Paul Trail (a.k.a. Great Harbor Hike)
Dr. John Paul was a ‘world renowned virologist’ who lived in the Old Quarry area of Guilford. Upon his death in the early 70’s, GLCT was given a memorial fund, and in response dedicated the “Dr. John Paul Memorial Trail” in his honor in 1975. At the time, the trail extended north from the water tower and connected (along the road) to the Sam Hill Parking area. This is how the trail was depicted in the 10th revision of the WWTC map, published in 1990. It was extended into the island in the salt marsh in the late 80’s, and that’s shown on this map. The 11th edition, which was a huge effort by Fred Richards, and published in 1998, omitted this connection, and the trial was shown in the isolation we see today.
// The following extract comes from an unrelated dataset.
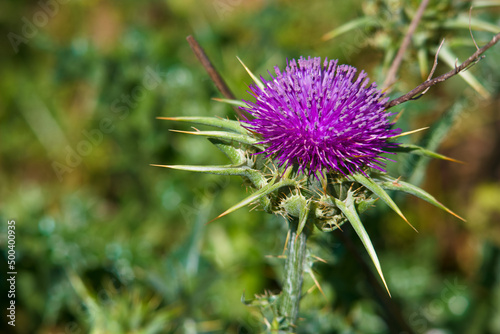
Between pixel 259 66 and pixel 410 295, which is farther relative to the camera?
Result: pixel 259 66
Here’s a bit of Dr Paul’s background:
John Rodman Paul was born on April 18, 1893, in Philadelphia. His early education occurred in the Mid-Atlantic area, receiving an undergraduate degree from Princeton and then an M.D. from Johns Hopkins in 1920. Dr. Paul began his long association with Connecticut when he joined the Yale School of Medicine in 1928. At Yale he began a polio study group in the 1930’s. He and his associates began to receive yearly study grants from the March of Dimes immediately after FDR founded that group in 1938.
Dr. Paul used the grant money to study the spread of polio in the neighborhoods of both Middletown and New Haven, CT. His group found that infected patients excreted the disease into sewage systems. An historian of the disease, Paul noted that for many centuries children received antibodies from their mother’s milk at an early age and that early age exposure had conferred immunity upon children; however, as civilization progressed with better sanitation, cleaner water, better hygiene, etc., children were no longer exposed to the virus at an early age and therefore lacked immunity to it. Dr. John R. Paul retired from Yale after 33 years there in 1961. A longtime resident of Guilford, he died on May 6, 1971.